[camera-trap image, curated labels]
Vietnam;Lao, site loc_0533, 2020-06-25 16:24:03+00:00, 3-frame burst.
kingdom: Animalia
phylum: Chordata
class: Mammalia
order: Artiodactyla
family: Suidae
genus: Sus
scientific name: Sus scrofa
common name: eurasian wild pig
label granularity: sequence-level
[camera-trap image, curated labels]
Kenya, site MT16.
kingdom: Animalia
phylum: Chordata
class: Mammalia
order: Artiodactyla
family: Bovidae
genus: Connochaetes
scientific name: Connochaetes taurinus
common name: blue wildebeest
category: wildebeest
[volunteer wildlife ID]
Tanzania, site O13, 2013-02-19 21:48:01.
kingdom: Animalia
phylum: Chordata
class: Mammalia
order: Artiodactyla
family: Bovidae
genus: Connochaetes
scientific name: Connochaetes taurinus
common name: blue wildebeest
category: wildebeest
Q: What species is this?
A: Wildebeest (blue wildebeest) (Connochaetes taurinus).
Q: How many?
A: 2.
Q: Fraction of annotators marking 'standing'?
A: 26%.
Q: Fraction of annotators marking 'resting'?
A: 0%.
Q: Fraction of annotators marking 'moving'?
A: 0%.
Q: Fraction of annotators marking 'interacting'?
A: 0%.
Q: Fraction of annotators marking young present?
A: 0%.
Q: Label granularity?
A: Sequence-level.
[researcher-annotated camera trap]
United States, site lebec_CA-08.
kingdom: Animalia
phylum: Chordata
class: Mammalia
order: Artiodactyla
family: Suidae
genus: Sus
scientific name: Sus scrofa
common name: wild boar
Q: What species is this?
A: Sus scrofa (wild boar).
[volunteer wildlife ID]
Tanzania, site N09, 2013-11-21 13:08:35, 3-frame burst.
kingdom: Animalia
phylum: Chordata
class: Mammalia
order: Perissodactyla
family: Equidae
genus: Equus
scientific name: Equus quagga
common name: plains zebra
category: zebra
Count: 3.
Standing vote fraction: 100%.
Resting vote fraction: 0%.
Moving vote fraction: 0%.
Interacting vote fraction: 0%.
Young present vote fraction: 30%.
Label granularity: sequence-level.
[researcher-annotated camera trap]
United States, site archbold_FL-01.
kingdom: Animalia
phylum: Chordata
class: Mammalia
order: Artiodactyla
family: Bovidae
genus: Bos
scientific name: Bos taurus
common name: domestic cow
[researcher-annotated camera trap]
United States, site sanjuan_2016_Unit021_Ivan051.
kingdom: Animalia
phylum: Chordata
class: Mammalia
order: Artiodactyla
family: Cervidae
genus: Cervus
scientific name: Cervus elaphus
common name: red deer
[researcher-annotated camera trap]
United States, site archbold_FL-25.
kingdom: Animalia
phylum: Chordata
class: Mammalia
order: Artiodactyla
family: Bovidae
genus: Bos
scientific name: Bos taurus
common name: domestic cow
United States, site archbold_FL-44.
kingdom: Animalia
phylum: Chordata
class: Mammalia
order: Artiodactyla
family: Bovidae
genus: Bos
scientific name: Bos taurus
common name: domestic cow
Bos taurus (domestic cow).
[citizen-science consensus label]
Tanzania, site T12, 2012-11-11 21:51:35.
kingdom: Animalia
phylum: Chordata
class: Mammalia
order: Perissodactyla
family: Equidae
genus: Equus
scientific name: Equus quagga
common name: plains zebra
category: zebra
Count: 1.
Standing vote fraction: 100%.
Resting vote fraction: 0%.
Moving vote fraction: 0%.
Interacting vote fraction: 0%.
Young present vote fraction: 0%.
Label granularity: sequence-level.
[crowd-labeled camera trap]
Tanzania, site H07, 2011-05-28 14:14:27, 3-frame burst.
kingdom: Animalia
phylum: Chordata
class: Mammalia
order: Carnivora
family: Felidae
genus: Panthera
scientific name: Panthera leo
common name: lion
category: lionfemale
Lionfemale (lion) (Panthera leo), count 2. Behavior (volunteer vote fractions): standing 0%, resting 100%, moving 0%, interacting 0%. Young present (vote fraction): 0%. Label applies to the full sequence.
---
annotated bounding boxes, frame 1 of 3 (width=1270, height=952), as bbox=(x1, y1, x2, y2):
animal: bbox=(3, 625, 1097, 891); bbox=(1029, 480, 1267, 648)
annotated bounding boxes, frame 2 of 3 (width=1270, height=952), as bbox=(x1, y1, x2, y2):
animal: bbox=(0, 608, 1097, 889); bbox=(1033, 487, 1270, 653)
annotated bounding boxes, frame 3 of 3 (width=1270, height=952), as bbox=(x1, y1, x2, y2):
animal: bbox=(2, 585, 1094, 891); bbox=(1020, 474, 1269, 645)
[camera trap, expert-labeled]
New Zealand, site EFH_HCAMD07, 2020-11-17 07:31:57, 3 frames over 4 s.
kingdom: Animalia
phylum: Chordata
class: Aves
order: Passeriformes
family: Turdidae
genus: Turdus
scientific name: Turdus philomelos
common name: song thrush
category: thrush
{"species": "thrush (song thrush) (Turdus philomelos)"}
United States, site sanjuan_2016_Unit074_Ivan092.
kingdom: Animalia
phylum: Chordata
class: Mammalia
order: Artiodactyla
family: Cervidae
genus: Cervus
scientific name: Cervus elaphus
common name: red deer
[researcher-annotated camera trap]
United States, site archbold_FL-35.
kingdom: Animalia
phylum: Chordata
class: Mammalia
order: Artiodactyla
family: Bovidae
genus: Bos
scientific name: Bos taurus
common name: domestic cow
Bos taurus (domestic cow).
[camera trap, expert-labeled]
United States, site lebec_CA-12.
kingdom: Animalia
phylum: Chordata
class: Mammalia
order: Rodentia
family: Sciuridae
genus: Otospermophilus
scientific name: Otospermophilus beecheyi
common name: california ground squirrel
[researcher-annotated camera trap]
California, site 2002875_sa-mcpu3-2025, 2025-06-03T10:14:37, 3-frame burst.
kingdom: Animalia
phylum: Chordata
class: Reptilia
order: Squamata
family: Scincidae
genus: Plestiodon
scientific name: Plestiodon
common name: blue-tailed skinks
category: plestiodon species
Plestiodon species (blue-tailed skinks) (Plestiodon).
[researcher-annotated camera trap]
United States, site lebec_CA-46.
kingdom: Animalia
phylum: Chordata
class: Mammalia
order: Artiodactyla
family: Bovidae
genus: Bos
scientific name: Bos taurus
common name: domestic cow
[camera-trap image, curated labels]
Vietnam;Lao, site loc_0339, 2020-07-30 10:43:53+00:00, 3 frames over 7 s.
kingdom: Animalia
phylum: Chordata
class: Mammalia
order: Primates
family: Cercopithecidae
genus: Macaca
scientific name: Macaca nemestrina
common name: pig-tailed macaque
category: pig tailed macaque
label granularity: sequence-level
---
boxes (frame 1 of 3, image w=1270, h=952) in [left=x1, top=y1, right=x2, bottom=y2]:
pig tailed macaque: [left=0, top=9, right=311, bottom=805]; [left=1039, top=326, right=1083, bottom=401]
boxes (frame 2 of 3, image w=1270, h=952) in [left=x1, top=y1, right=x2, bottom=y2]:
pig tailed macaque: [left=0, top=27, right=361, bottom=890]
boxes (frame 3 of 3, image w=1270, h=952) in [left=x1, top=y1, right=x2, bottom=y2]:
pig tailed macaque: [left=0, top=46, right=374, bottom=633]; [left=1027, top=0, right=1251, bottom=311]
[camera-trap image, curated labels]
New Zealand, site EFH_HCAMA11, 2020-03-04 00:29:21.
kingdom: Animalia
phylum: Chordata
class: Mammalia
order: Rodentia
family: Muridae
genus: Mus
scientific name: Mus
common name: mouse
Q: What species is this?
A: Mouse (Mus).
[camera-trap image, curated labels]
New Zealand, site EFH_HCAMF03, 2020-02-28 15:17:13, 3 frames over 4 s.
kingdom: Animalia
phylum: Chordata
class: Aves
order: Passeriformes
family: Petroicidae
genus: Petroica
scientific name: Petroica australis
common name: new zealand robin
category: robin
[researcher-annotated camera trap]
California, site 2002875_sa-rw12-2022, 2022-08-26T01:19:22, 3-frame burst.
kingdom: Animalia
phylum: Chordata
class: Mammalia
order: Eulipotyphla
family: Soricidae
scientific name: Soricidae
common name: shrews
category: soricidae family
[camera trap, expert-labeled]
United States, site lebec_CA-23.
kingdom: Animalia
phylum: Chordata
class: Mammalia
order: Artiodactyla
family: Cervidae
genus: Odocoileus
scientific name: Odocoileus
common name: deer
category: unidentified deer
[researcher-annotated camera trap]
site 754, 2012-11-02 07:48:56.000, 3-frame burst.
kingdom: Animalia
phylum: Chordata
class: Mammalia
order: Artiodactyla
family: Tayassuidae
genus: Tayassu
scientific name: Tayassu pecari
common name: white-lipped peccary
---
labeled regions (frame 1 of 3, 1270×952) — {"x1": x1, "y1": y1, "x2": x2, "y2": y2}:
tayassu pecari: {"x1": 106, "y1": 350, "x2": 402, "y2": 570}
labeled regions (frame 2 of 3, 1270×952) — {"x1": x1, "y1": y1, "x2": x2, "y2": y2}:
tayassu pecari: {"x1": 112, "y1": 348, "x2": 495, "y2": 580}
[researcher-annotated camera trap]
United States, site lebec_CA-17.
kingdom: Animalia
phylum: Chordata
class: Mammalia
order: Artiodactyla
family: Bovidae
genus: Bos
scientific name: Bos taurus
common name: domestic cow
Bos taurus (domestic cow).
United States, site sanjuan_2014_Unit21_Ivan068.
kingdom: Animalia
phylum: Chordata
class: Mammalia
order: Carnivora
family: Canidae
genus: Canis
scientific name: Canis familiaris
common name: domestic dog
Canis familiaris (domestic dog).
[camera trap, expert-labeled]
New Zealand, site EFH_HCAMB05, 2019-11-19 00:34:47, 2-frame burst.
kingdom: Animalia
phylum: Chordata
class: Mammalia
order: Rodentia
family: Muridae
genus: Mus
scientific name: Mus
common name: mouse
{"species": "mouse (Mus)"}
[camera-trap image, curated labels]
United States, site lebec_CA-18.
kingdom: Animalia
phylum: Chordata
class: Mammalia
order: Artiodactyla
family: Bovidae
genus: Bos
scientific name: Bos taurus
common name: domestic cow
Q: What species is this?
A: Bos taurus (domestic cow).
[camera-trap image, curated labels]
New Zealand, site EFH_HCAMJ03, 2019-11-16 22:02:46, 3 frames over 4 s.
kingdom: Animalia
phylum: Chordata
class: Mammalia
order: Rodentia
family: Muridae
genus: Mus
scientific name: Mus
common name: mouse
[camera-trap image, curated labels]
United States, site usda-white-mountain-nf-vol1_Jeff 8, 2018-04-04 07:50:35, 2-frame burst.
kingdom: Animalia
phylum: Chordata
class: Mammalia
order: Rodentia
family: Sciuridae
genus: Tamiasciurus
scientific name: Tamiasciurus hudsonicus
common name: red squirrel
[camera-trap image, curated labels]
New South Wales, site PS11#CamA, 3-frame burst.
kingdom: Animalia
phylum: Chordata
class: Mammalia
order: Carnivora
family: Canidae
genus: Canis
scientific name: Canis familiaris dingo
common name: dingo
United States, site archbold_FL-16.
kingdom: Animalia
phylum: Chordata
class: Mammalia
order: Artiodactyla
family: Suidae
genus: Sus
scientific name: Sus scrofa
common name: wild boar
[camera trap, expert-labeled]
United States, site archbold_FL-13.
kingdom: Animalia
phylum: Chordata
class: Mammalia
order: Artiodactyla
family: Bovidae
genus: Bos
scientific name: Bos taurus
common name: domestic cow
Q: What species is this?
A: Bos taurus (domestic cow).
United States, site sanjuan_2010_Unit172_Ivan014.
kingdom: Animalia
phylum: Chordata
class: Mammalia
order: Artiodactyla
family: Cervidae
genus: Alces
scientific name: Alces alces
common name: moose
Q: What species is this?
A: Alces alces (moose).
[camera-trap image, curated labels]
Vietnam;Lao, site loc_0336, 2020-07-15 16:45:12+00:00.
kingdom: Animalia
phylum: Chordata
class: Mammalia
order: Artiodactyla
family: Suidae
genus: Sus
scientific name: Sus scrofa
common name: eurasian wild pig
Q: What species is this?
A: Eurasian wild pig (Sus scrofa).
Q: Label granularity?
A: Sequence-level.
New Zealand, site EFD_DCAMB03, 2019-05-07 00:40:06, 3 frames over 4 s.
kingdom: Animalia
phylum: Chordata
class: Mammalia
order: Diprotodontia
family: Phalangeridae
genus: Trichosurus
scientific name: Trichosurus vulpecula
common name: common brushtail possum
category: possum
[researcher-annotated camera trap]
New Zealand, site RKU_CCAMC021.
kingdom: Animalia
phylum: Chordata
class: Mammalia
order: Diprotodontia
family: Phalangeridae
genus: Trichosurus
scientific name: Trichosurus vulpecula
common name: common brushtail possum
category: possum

************

◆ Work required
Copy out, word for word, only the lines from the one with "New Zealand, site EFD_DCAMB03, 2019-05-07" through the last line of the material above.

◆ Final answer
New Zealand, site EFD_DCAMB03, 2019-05-07 00:40:06, 3 frames over 4 s.
kingdom: Animalia
phylum: Chordata
class: Mammalia
order: Diprotodontia
family: Phalangeridae
genus: Trichosurus
scientific name: Trichosurus vulpecula
common name: common brushtail possum
category: possum
[researcher-annotated camera trap]
New Zealand, site RKU_CCAMC021.
kingdom: Animalia
phylum: Chordata
class: Mammalia
order: Diprotodontia
family: Phalangeridae
genus: Trichosurus
scientific name: Trichosurus vulpecula
common name: common brushtail possum
category: possum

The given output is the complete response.